Copy the part of the job posting below between "- Being keenly" and "in the logs.", inclusive, word for word.

TEXT PROVIDED —
- - - - -

As a well rounded systems reliability engineer with a diverse set of skills, this makes you one of the very best people to troubleshoot, monitor the platform, and be on top of releases. You should definitely be the type that appreciates diversity in your day, and challenges outside of your comfort level! A typical day might include these types of activities:
- Taking charge of the build process and pipelines across the platform.
- Being keenly aware of systems architecture and automatically adding in redundancy and backup for new systems and software.
- Assist in troubleshooting a complex customer issues across network devices, server hardware, virtual machines, in-house software and open source software. Not only can you run tcpdump with filters on the command line, but you can read it there also.
- Adding additional monitoring and alerting on all systems across the platform that will help you identify one of those annoying intermittent issues you have seen in the logs.
Skills & Requirements
The right candidates will probably have a CS degree, solid scripting and automation skills, great troubleshooting skills across the OS and network, a good grasp on security concepts, experience with routing platforms and protocols, and enjoy working collaboratively.
Specific requirements include:
- Experience in automating tasks through scripting. You should be very well versed with Python, and probably a few other languages. We will ask for script samples.

- - - - -

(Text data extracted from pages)

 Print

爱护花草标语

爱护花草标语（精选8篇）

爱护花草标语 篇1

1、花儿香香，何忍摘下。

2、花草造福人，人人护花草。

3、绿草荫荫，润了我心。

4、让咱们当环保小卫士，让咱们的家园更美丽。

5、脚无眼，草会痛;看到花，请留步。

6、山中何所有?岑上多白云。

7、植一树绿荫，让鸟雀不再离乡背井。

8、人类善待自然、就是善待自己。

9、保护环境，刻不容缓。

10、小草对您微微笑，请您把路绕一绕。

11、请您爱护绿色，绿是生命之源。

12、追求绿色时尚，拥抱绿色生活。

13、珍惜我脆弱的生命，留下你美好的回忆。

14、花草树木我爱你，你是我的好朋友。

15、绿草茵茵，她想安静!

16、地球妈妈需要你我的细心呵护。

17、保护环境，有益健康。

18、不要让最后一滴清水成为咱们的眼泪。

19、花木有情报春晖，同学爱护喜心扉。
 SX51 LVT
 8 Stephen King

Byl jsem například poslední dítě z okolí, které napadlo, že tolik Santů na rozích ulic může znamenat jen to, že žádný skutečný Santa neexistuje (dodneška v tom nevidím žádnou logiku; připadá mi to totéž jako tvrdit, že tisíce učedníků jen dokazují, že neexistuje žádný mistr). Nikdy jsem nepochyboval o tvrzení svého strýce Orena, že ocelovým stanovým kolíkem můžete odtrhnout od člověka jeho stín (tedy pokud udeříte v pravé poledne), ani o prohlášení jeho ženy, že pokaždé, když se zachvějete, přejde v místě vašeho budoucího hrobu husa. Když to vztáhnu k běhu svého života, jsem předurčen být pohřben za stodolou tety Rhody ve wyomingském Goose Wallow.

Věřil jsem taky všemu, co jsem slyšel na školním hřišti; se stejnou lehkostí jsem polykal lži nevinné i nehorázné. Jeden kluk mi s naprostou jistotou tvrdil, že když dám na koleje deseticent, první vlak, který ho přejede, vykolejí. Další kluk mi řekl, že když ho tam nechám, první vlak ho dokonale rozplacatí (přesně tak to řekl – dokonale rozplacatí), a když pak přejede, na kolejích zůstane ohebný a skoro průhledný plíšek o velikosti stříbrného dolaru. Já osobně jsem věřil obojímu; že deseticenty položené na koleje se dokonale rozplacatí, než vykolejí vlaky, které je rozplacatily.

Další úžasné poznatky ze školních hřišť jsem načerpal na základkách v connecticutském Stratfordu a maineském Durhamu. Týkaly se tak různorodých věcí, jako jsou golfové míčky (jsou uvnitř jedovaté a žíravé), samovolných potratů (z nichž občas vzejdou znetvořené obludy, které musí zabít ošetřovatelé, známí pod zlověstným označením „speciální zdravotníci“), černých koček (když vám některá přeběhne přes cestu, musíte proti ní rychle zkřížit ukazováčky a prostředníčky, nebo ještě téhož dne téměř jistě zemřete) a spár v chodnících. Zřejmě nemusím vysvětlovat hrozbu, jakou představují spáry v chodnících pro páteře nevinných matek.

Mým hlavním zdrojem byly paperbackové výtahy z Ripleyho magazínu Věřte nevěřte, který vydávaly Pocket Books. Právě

- - - - -

RESPONSE FOR THIS EXERCISE —
- Being keenly aware of systems architecture and automatically adding in redundancy and backup for new systems and software.
- Assist in troubleshooting a complex customer issues across network devices, server hardware, virtual machines, in-house software and open source software. Not only can you run tcpdump with filters on the command line, but you can read it there also.
- Adding additional monitoring and alerting on all systems across the platform that will help you identify one of those annoying intermittent issues you have seen in the logs.